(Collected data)
:::

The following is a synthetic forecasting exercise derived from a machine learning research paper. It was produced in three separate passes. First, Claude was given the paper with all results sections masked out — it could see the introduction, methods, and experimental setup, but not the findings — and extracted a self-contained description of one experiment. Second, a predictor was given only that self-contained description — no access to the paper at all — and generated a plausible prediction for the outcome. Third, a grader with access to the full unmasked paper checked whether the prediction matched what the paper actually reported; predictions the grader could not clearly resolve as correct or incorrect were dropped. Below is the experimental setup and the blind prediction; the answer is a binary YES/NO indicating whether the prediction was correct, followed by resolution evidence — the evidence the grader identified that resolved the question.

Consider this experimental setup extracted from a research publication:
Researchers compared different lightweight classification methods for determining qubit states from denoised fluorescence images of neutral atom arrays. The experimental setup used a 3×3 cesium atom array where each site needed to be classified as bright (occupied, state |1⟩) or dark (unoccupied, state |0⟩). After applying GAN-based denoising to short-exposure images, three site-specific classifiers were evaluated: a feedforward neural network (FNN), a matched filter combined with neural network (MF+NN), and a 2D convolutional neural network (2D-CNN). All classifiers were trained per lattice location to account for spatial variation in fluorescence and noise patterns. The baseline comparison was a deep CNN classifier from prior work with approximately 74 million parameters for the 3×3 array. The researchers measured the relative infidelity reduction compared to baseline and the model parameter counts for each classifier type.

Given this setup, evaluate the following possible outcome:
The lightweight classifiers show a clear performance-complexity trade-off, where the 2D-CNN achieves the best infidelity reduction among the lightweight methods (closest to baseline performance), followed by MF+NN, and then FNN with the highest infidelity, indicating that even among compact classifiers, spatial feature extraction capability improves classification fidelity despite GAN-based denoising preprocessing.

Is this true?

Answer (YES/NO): NO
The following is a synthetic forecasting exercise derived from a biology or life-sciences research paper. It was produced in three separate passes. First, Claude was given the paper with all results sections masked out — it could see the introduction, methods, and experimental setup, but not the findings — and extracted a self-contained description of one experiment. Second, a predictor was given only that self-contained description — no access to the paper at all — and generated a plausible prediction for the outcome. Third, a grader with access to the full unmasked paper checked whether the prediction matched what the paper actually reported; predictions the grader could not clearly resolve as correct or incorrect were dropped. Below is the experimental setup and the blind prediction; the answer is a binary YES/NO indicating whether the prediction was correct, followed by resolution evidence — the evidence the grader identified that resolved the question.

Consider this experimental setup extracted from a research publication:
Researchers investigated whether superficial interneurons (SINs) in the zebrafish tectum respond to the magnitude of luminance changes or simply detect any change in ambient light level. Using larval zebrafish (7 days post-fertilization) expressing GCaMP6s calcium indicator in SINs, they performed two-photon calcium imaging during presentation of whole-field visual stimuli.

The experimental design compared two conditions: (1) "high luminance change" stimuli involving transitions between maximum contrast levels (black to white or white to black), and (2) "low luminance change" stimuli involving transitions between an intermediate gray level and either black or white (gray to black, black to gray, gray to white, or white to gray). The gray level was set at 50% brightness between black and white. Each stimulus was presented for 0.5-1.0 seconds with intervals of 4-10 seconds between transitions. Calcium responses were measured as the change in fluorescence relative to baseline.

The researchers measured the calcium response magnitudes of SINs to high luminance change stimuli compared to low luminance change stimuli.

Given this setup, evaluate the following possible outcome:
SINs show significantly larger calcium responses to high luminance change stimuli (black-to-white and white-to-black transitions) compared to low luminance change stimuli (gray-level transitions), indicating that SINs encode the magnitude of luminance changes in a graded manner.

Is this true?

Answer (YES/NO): YES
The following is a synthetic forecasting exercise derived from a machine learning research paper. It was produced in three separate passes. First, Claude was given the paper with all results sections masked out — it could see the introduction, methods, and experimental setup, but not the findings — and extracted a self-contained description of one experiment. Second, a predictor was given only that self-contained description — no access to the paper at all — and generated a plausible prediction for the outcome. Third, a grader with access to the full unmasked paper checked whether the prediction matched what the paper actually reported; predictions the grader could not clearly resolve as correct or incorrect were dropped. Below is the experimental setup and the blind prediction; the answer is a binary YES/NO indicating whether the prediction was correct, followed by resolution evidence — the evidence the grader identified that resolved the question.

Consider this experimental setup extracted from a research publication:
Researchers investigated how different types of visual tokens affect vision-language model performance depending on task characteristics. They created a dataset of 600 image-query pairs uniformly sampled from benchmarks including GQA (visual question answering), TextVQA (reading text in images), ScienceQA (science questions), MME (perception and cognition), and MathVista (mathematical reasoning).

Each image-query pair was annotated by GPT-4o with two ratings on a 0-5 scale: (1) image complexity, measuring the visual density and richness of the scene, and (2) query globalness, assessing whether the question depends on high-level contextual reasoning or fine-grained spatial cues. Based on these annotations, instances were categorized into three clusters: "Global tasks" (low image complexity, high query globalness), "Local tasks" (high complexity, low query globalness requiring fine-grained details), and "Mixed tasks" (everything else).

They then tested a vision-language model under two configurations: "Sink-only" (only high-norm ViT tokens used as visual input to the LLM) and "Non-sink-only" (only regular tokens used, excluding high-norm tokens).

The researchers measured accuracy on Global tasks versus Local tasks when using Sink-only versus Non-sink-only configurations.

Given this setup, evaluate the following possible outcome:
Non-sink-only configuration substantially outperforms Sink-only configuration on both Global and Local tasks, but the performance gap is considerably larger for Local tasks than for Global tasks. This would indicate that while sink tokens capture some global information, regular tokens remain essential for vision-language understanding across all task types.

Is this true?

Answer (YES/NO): NO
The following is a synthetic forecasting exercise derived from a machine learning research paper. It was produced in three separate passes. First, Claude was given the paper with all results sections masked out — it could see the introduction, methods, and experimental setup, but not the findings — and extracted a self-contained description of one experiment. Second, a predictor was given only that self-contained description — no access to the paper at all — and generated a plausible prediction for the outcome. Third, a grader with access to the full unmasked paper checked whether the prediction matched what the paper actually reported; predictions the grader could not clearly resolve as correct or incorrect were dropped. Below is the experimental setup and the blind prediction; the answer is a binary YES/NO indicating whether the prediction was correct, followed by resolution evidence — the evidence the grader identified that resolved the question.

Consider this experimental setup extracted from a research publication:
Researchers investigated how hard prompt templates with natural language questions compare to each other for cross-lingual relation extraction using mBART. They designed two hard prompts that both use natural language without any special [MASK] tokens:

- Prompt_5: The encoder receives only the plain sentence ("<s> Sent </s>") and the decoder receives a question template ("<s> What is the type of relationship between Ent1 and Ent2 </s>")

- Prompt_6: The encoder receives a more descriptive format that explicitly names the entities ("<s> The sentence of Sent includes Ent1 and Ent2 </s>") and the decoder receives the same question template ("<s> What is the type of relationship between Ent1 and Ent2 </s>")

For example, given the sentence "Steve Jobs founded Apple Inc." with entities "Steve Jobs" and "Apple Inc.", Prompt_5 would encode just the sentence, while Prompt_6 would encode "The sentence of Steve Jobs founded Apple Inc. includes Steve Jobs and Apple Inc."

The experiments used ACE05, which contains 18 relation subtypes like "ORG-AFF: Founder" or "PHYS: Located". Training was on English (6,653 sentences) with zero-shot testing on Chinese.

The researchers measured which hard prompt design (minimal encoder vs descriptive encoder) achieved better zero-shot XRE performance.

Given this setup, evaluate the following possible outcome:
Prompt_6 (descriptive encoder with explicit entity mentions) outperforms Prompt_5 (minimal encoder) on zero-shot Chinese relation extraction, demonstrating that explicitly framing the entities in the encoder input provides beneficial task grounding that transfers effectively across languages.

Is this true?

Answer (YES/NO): YES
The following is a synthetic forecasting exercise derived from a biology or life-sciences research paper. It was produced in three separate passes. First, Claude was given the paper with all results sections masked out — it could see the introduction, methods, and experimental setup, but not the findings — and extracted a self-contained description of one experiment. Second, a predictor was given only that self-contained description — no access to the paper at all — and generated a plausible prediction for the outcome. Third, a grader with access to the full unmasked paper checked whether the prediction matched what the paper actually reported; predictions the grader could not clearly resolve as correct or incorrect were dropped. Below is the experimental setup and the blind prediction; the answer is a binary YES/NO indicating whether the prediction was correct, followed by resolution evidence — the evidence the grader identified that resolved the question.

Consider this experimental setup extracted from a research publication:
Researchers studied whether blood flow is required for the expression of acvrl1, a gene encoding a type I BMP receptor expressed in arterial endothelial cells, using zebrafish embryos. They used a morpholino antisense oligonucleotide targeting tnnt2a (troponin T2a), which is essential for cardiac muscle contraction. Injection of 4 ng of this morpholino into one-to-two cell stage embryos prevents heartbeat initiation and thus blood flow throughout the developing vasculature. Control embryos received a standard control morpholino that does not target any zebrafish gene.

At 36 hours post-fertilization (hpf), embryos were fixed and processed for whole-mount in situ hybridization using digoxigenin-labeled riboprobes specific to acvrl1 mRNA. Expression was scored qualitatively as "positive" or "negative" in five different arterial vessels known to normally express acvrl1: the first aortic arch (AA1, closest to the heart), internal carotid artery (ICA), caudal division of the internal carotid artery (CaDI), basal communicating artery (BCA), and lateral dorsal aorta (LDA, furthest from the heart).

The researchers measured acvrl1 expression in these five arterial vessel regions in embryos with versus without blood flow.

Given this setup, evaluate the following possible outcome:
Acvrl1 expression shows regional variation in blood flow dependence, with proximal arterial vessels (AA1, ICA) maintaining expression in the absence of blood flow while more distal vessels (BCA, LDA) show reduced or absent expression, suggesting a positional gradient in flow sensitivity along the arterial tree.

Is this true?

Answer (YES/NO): YES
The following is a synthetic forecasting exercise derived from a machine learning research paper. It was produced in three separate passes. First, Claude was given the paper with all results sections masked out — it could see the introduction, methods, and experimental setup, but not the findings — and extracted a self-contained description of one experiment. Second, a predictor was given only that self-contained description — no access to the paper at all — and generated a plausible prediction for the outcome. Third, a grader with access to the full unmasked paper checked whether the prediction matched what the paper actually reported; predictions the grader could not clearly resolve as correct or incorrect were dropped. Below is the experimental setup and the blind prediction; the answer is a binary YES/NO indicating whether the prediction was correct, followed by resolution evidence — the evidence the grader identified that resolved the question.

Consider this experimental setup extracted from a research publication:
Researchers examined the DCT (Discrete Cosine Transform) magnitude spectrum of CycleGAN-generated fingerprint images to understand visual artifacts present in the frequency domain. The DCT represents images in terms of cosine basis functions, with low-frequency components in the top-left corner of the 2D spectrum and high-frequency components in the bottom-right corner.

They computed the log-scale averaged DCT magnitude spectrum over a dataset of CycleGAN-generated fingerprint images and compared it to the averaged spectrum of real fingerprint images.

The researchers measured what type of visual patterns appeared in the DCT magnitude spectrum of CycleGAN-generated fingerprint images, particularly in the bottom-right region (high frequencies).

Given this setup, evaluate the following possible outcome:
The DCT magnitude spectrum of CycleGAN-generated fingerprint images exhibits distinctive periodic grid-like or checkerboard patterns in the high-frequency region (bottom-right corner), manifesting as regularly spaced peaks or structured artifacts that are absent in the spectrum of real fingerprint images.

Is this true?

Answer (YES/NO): YES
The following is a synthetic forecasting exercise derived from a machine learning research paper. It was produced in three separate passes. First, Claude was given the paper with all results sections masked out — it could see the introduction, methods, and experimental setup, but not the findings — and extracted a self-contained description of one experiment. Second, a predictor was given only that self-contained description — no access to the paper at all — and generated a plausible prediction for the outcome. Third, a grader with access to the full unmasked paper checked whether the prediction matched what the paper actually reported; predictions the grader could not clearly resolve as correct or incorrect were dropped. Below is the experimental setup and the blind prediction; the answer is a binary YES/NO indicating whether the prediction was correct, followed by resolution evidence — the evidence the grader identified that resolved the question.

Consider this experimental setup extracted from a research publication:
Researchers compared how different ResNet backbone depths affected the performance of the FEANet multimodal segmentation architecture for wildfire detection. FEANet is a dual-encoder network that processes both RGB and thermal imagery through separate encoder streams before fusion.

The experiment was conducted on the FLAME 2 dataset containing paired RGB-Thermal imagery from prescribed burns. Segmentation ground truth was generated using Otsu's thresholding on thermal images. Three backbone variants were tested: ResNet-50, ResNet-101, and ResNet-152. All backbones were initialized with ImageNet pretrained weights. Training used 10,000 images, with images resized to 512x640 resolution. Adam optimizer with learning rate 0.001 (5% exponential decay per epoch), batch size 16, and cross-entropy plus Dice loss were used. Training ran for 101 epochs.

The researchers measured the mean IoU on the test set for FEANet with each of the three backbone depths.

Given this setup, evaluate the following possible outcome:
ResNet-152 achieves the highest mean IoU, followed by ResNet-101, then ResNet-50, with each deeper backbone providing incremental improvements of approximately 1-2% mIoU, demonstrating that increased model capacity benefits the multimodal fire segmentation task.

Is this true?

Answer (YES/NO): NO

:::

- _Task to complete_
Filter the lines above, keeping each one that contains the string "configurations".

- _Problem solution_
They then tested a vision-language model under two configurations: "Sink-only" (only high-norm ViT tokens used as visual input to the LLM) and "Non-sink-only" (only regular tokens used, excluding high-norm tokens).
The researchers measured accuracy on Global tasks versus Local tasks when using Sink-only versus Non-sink-only configurations.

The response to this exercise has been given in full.